# [Lines of data]

>> Begin

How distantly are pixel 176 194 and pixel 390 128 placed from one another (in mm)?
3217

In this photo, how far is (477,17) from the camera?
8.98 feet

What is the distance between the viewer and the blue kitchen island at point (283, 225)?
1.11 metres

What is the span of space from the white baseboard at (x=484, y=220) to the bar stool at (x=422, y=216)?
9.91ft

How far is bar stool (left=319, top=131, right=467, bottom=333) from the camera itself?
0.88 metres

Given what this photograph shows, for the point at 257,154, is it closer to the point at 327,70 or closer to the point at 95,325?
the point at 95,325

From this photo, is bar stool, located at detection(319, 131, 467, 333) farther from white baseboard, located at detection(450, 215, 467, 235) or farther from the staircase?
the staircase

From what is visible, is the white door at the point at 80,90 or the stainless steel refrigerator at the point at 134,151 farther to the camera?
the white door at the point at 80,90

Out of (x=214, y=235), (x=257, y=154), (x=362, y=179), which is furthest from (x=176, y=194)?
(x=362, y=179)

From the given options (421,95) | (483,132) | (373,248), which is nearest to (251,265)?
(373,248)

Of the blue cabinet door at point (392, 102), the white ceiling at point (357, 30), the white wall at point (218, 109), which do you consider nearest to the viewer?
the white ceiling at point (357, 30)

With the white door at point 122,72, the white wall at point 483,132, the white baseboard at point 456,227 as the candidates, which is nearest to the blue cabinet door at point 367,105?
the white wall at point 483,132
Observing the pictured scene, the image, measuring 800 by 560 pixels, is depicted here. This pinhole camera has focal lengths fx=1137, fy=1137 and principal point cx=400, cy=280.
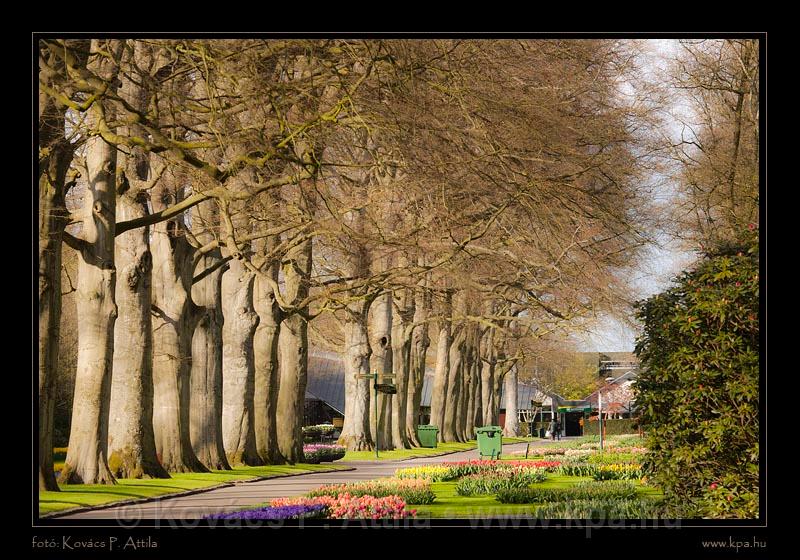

>> End

# [The exercise]
Reproduce the records word for word, from the line that contains "From this photo, is" through the end of the records, with both ends included. Leave the pictures out of your answer.

# [Full answer]
From this photo, is bar stool, located at detection(319, 131, 467, 333) farther from white baseboard, located at detection(450, 215, 467, 235) or farther from the staircase?
the staircase

From what is visible, is the white door at the point at 80,90 or the stainless steel refrigerator at the point at 134,151 farther to the camera?
the white door at the point at 80,90

Out of (x=214, y=235), (x=257, y=154), (x=362, y=179), which is furthest from (x=176, y=194)?
(x=362, y=179)

From the given options (421,95) | (483,132) | (373,248), which is nearest to (251,265)?
(373,248)

Of the blue cabinet door at point (392, 102), the white ceiling at point (357, 30), the white wall at point (218, 109), which do you consider nearest to the viewer?
the white ceiling at point (357, 30)

With the white door at point 122,72, the white wall at point 483,132, the white baseboard at point 456,227 as the candidates, which is nearest to the blue cabinet door at point 367,105?
the white wall at point 483,132
Observing the pictured scene, the image, measuring 800 by 560 pixels, is depicted here. This pinhole camera has focal lengths fx=1137, fy=1137 and principal point cx=400, cy=280.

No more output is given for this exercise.